*TEXTE FOURNI*
━━━━━━━━━━━━━━━━━━━━

ENTRETIEN – Dans son best-seller mondial, 4000 semaines, le journaliste star du Guardian déconstruit l’obsession moderne de l’optimisation du temps. Rencontre avec un productiviste repenti.
Son livre s’est vendu à plus d’un million d’exemplaires. Avec 4 000 Semaines – le titre évoque la durée de vie d’un individu de 80 ans –, Oliver Burkeman, auteur et journaliste anglais (The Guardian), démontre combien les techniques de gestion du temps, au lieu de nous alléger, nous poussent à charger davantage encore nos journées. Toujours plus productifs, nous sommes aussi plus débordés et plus stressés. «Retrouver le fil du temps et cesser cette course sans fin ne s’organise pas mais se décide», avance Oliver Burkeman. «Pour cela, poursuit-il, il faut d’abord admettre sa propre finitude.»
Madame Figaro. – La thèse de votre livre est simple : les techniques de gestion du temps ne fonctionnent pas, affirmez-vous d’emblée. Elles nous rendraient même plus débordés et plus anxieux. Qu’est-ce qui vous a mené à cette conclusion ?

━━━━━━━━━━━━━━━━━━━━

*DONNÉES SOURCES*

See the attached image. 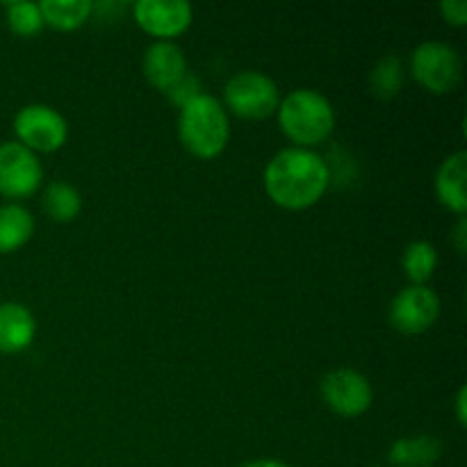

━━━━━━━━━━━━━━━━━━━━

Répondez brièvement à ces questions sur le texte fourni :
1. Pour quel journal Oliver Burkeman travaille-t-il ?
2. À quoi renvoie le titre 4 000 Semaines ?
3. Selon Oliver Burkeman, que faut-il d'abord admettre ?
Appuyez-vous uniquement sur le texte fourni.

*CORRIGÉ*
1. The Guardian.
2. À la durée de vie d'un individu de 80 ans.
3. Sa propre finitude.